Principal Component Question

statistics

#1

Hello

I am a relatively inexperienced user of R studio. I have performed a PCA using the princomp() function. From the loadings I can tell that the actual values of all the variables I used in the analysis are inversely related to Principal Component 1 scores (all scores are negative). This means when I then use PC1 scores to generate e.g. a boxplot, the higher PC1 scores indicate lower actual values of my variables, which is quite unintuitive for a reader. Is there any way I can reverse the 'direction' of the scores for PC1 to make it more intuitive?

Thank you in advance. Any advice much appreciated!


#2

One of the raps on PCA is the difficulty of intuitively understanding multiple dimensional projections onto the Cartesian plane. Our little heads can barely handle 3-D at rest or in motion (4-D).

From the princomp documentation

# The variances of the variables in the
## USArrests data vary by orders of magnitude, so scaling is appropriate
princomp(USArrests, cor = TRUE) # =^= prcomp(USArrests, scale=TRUE)
summary(pc.cr <- princomp(USArrests, cor = TRUE))
loadings(pc.cr)  # note that blank entries are small but not zero
## The signs of the columns of the loadings are arbitrary
plot(pc.cr) # shows a screeplot.
biplot(pc.cr)

Shows the two standard representations. The first is of help really only to the analyst; the second may help non-technical audiences get a sense of the relative contribution of PCs.
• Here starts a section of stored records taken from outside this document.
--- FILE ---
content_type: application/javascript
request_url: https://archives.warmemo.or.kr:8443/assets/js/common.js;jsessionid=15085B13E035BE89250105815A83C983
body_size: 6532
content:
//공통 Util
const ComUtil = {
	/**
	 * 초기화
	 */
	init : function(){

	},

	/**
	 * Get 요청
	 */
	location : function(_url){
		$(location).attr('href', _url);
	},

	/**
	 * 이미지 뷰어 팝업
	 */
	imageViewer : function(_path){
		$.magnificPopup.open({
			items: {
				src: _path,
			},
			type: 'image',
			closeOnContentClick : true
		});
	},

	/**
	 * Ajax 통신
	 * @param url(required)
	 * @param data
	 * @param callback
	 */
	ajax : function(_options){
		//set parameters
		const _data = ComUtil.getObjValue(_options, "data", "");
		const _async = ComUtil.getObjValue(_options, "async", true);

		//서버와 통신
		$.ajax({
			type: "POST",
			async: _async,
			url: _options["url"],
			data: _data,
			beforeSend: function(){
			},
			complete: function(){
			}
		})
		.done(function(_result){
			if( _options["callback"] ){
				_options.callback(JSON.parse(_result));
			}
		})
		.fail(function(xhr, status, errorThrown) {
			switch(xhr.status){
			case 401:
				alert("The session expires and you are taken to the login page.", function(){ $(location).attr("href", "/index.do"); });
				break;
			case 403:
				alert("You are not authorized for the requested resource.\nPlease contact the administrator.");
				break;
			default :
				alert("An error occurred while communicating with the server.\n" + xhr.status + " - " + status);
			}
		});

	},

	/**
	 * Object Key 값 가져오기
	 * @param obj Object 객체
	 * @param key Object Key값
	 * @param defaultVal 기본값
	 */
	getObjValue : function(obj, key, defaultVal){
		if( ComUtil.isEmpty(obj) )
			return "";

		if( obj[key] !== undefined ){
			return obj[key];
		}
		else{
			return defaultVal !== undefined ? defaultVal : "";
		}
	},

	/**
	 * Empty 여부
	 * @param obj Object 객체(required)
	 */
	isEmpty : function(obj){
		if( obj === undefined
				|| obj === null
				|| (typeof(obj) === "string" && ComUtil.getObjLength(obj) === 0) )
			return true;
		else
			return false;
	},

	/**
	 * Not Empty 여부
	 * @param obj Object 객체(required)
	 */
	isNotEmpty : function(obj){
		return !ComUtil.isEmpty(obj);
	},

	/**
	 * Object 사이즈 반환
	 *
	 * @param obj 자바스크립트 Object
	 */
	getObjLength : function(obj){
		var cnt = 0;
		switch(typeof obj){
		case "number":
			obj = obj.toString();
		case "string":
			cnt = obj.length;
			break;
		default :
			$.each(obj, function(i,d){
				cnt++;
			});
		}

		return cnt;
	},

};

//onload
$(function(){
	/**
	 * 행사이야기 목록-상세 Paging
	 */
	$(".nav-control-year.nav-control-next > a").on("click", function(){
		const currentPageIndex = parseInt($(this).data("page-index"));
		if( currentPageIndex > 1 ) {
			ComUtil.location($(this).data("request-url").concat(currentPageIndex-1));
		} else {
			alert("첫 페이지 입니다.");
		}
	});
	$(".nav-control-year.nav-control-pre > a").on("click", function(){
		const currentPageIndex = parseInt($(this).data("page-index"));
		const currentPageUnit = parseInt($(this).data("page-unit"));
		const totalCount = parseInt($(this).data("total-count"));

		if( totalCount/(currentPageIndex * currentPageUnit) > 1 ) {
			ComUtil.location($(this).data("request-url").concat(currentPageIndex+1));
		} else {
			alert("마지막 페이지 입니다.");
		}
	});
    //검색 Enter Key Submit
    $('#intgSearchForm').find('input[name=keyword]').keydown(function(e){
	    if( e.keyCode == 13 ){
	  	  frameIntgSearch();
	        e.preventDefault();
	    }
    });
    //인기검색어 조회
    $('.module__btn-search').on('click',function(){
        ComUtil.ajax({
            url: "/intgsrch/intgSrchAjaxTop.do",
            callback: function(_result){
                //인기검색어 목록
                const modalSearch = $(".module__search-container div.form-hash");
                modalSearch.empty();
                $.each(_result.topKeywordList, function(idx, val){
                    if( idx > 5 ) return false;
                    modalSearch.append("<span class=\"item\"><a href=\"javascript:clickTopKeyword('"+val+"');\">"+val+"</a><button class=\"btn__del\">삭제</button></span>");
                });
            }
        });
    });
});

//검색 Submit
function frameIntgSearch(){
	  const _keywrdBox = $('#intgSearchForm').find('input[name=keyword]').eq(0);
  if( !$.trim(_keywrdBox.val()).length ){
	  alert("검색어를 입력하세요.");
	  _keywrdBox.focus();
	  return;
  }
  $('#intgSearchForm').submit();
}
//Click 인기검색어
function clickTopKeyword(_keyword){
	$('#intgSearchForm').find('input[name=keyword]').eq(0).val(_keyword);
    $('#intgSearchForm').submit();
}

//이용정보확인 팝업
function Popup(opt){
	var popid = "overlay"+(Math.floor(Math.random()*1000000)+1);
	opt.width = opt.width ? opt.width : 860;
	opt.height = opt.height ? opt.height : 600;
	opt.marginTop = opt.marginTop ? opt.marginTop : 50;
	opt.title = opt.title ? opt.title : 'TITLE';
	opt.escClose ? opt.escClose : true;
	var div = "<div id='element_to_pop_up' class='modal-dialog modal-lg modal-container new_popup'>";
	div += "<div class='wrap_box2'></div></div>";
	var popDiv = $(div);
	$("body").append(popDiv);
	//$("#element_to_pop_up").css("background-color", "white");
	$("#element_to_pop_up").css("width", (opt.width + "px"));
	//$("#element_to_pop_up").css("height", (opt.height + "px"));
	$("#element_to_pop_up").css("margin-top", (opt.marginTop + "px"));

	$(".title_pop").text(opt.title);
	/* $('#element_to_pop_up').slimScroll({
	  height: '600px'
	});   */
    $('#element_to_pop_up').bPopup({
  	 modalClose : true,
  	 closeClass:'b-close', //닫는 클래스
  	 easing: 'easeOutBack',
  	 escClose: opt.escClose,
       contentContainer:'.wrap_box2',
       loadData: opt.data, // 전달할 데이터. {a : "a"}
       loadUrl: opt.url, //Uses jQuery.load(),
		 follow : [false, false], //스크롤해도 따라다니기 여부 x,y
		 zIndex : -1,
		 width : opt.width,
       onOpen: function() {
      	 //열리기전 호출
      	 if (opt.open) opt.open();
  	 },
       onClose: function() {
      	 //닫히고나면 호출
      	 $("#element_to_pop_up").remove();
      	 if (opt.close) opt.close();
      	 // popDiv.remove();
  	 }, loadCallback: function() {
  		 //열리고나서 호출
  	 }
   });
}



In any non-trivial dataset, we're dealing with variances and so it will usually be the case were decomposition will result in negative values.


#3

Also note that the set of components are unique up to sign if the data are centered (which they should be). In other words, you can get the same scores solution using a rotation matrix of

[-1.0,  0.5,  0.3,
  2.1, -0.1,  1.1,
 -3.5,  9.1,  0.1]

as you would with

[ 1.0, -0.5, -0.3,
 -2.1,  0.1, -1.1,
  3.5, -9.1, -0.1]

This means that you can't really rely on the sign of a single component's loadings to make comments about direction. You can still draw conclusions from magnitude and similarity. For example, if two predictors have almost identical values in a loading vector, they are likely to have a high correlation.